** Opening Data shown block **

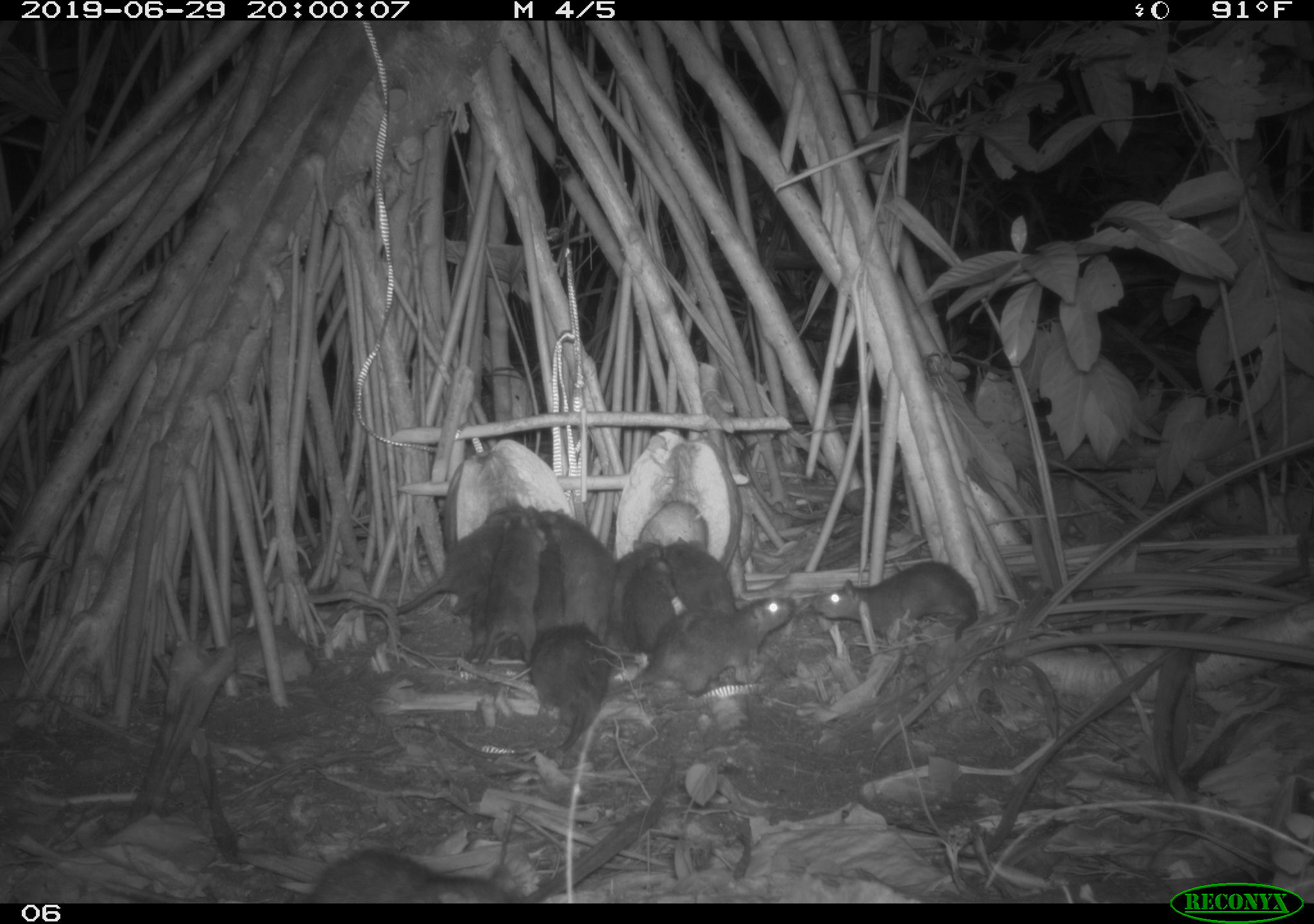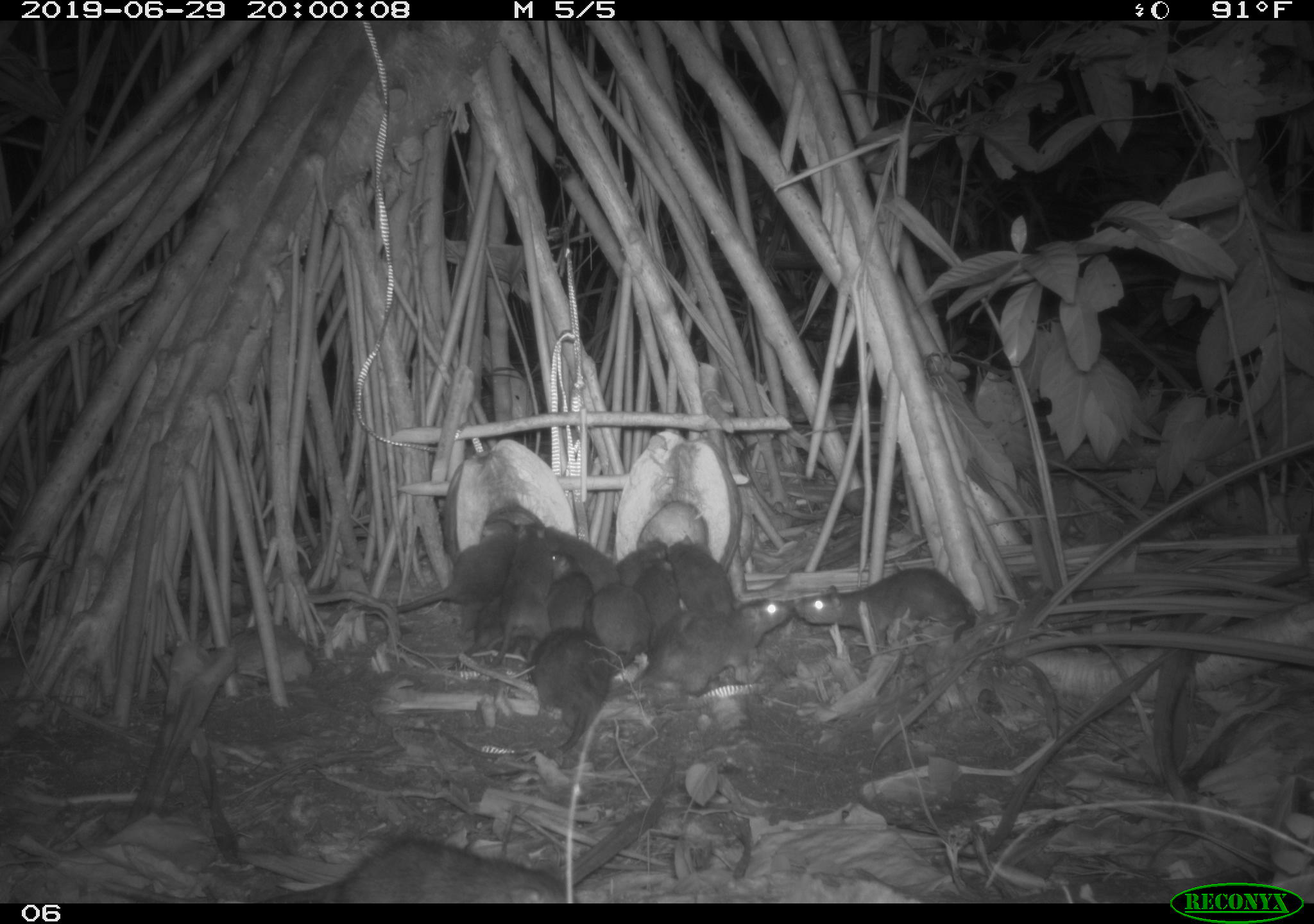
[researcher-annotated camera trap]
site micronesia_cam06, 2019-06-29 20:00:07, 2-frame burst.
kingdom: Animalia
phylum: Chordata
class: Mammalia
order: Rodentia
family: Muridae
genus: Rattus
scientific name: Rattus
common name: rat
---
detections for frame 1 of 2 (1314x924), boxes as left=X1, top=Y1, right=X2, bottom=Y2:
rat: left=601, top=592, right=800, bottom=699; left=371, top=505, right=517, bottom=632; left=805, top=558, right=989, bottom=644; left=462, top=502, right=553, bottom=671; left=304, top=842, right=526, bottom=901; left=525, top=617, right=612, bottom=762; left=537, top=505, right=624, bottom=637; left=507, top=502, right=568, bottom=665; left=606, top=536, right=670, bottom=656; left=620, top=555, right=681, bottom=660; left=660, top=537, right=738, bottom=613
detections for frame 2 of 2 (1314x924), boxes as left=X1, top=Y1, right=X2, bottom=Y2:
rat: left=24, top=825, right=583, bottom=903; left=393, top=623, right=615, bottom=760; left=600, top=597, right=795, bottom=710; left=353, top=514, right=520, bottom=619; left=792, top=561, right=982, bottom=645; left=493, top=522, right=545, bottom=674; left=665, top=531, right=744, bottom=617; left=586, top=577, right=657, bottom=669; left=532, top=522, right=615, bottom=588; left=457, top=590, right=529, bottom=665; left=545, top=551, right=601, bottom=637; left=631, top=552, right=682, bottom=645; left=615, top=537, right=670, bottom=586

** Closing Data shown block **
** Opening Data shown block **

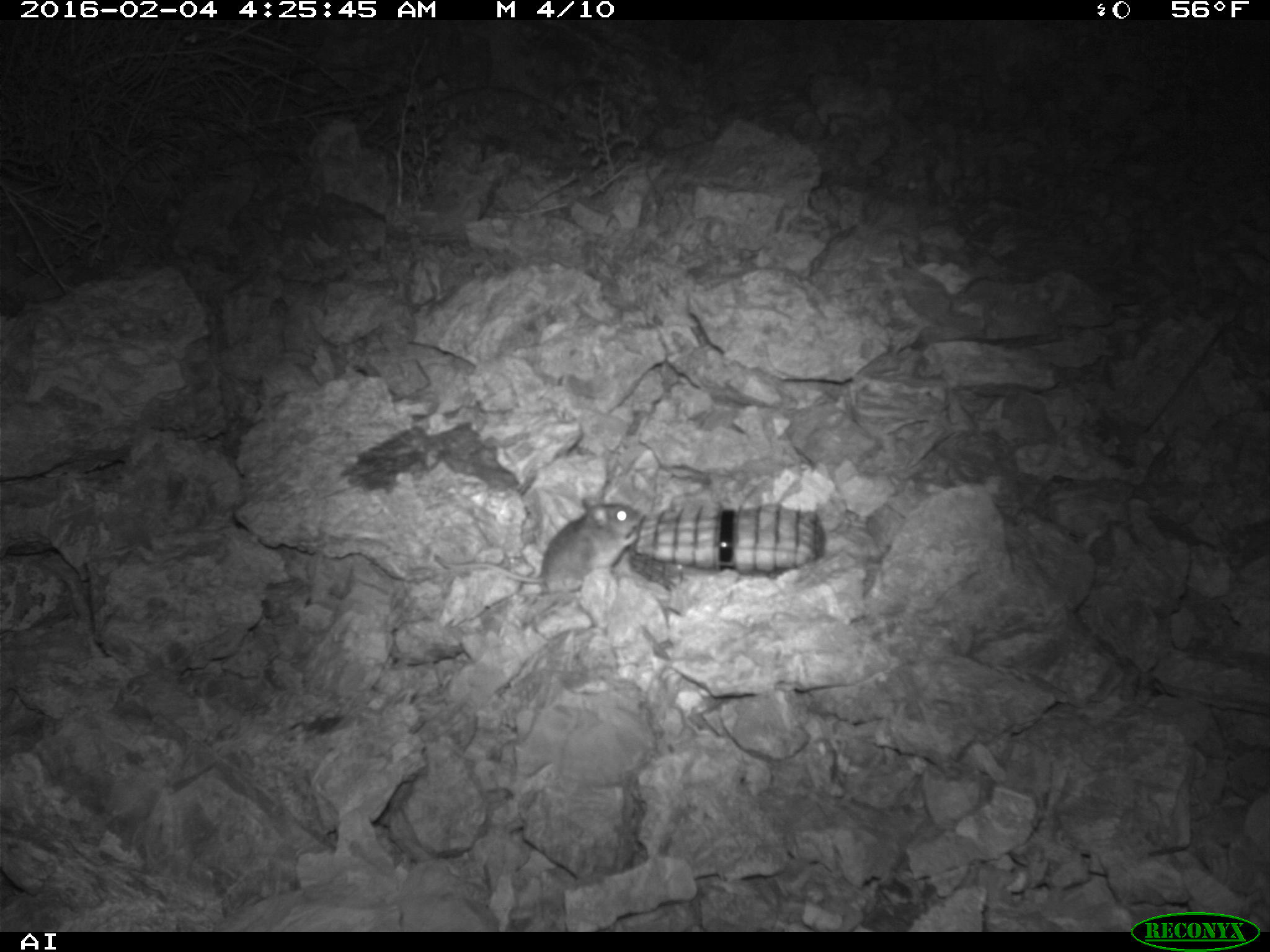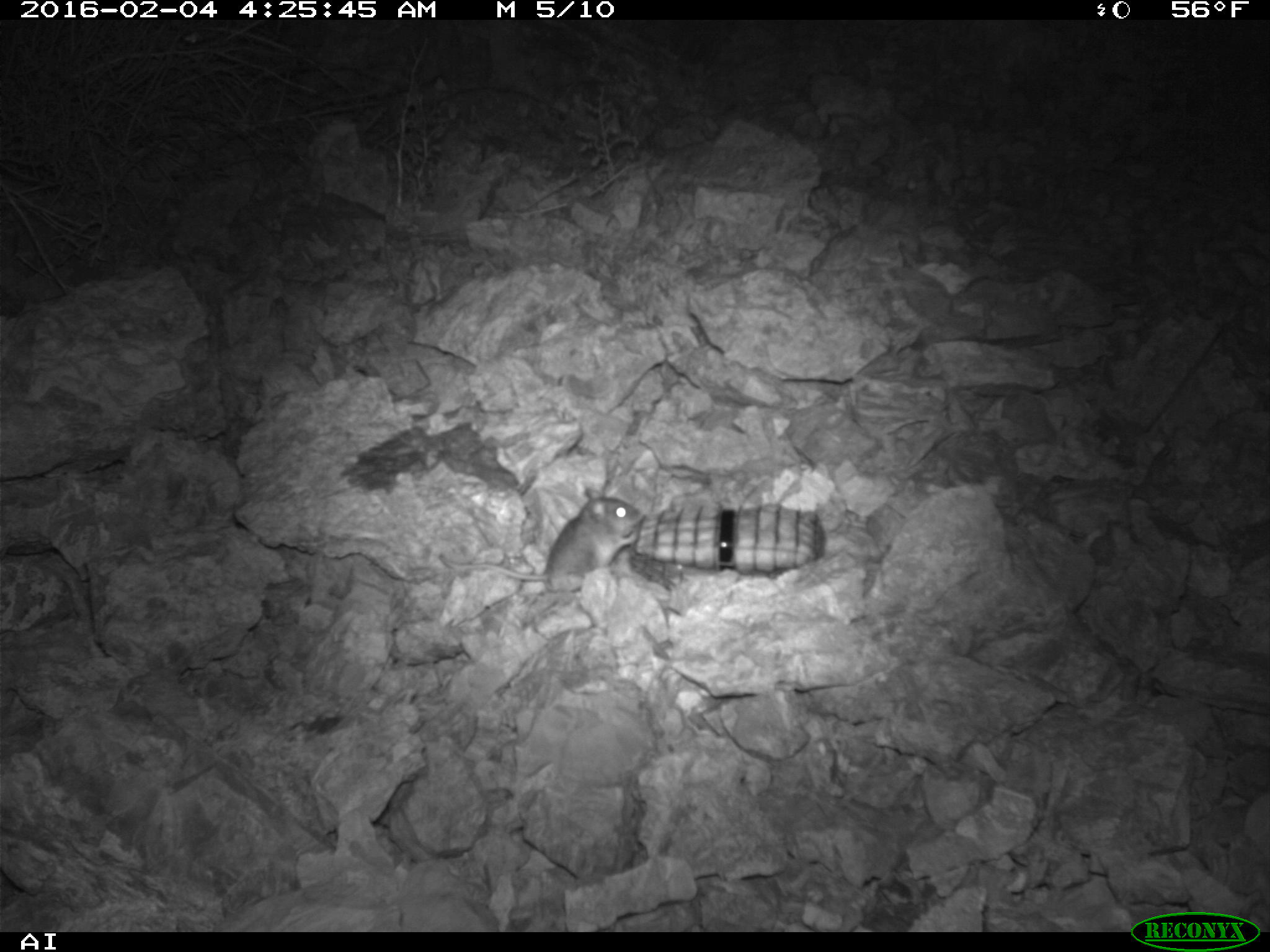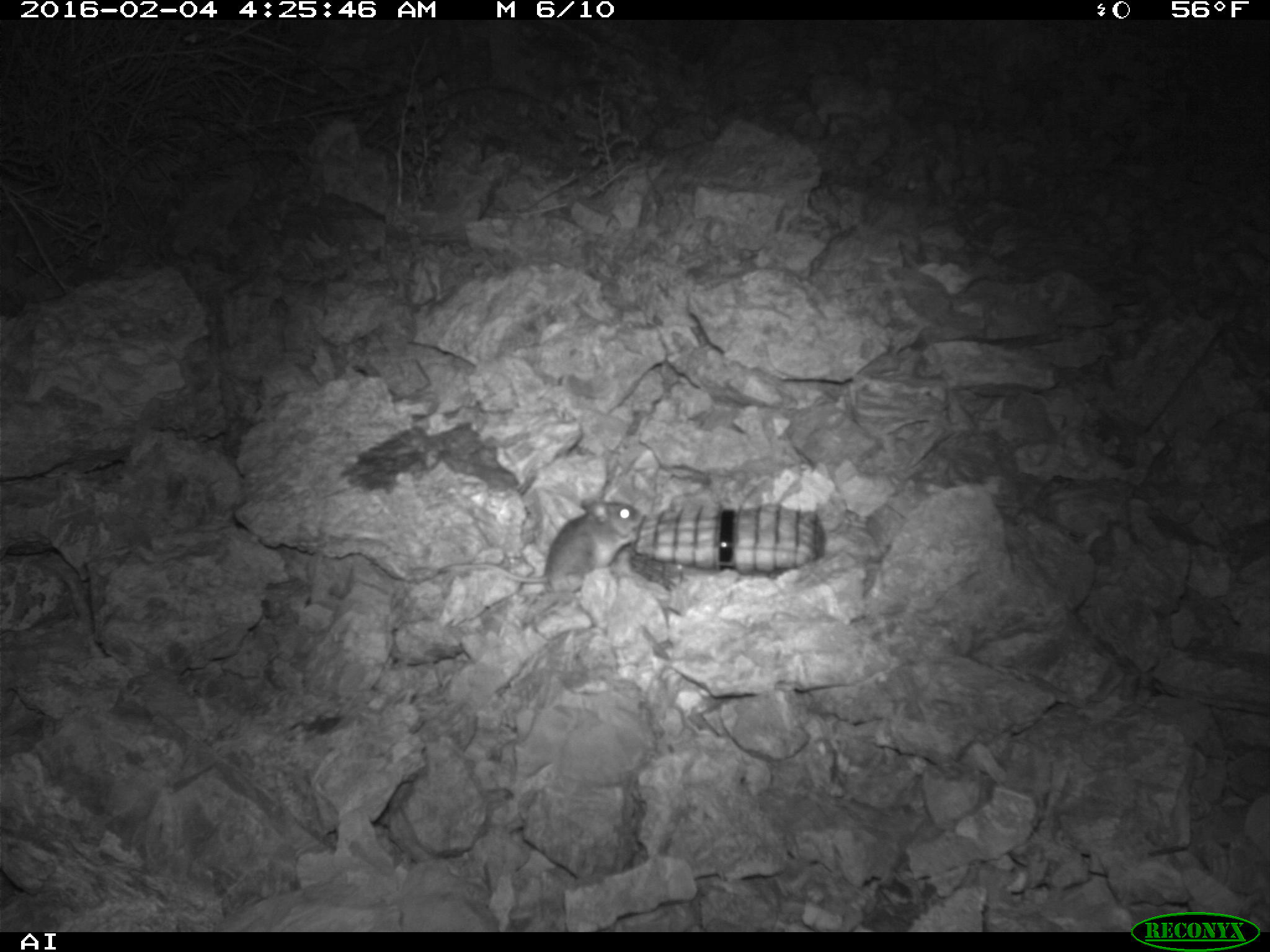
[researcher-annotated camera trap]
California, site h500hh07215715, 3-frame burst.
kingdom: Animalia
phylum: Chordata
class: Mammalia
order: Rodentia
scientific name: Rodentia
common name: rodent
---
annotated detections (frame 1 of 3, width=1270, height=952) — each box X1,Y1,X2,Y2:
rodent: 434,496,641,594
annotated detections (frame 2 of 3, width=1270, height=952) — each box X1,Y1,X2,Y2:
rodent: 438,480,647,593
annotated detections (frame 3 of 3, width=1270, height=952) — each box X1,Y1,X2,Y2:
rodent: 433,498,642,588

** Closing Data shown block **

### Exercise
Pull every line with "name" from the records.

### Answer box
scientific name: Rattus
common name: rat
scientific name: Rodentia
common name: rodent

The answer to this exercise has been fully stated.